_WHAT IS NEEDED_
From the line holding "LOH at the POLD1 locus occurs" to the final line of the entries, set down each line exactly, including both, and nothing more.

━━━ SUPPLIED RECORDS ━━━

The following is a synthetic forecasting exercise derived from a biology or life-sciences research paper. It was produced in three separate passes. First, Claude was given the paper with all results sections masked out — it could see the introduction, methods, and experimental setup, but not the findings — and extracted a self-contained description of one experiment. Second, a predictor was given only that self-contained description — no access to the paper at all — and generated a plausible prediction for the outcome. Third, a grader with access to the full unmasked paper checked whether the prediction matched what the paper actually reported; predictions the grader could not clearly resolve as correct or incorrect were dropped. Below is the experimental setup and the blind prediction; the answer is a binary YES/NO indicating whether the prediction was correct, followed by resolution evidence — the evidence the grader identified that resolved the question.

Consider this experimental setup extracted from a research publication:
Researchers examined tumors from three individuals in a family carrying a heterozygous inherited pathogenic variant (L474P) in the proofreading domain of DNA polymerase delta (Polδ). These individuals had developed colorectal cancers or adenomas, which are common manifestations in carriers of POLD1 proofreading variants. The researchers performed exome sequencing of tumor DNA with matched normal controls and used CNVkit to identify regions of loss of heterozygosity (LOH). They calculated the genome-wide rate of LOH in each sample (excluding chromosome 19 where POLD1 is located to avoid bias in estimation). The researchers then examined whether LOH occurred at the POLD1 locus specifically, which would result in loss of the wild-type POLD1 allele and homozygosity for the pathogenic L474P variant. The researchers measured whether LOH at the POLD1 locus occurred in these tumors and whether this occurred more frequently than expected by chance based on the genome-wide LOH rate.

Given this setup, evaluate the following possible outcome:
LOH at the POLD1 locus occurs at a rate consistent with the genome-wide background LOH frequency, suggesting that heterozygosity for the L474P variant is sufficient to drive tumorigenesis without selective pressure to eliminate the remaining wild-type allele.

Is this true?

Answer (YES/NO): NO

━━━

_COMPLETED EXERCISE_
LOH at the POLD1 locus occurs at a rate consistent with the genome-wide background LOH frequency, suggesting that heterozygosity for the L474P variant is sufficient to drive tumorigenesis without selective pressure to eliminate the remaining wild-type allele.

Is this true?

Answer (YES/NO): NO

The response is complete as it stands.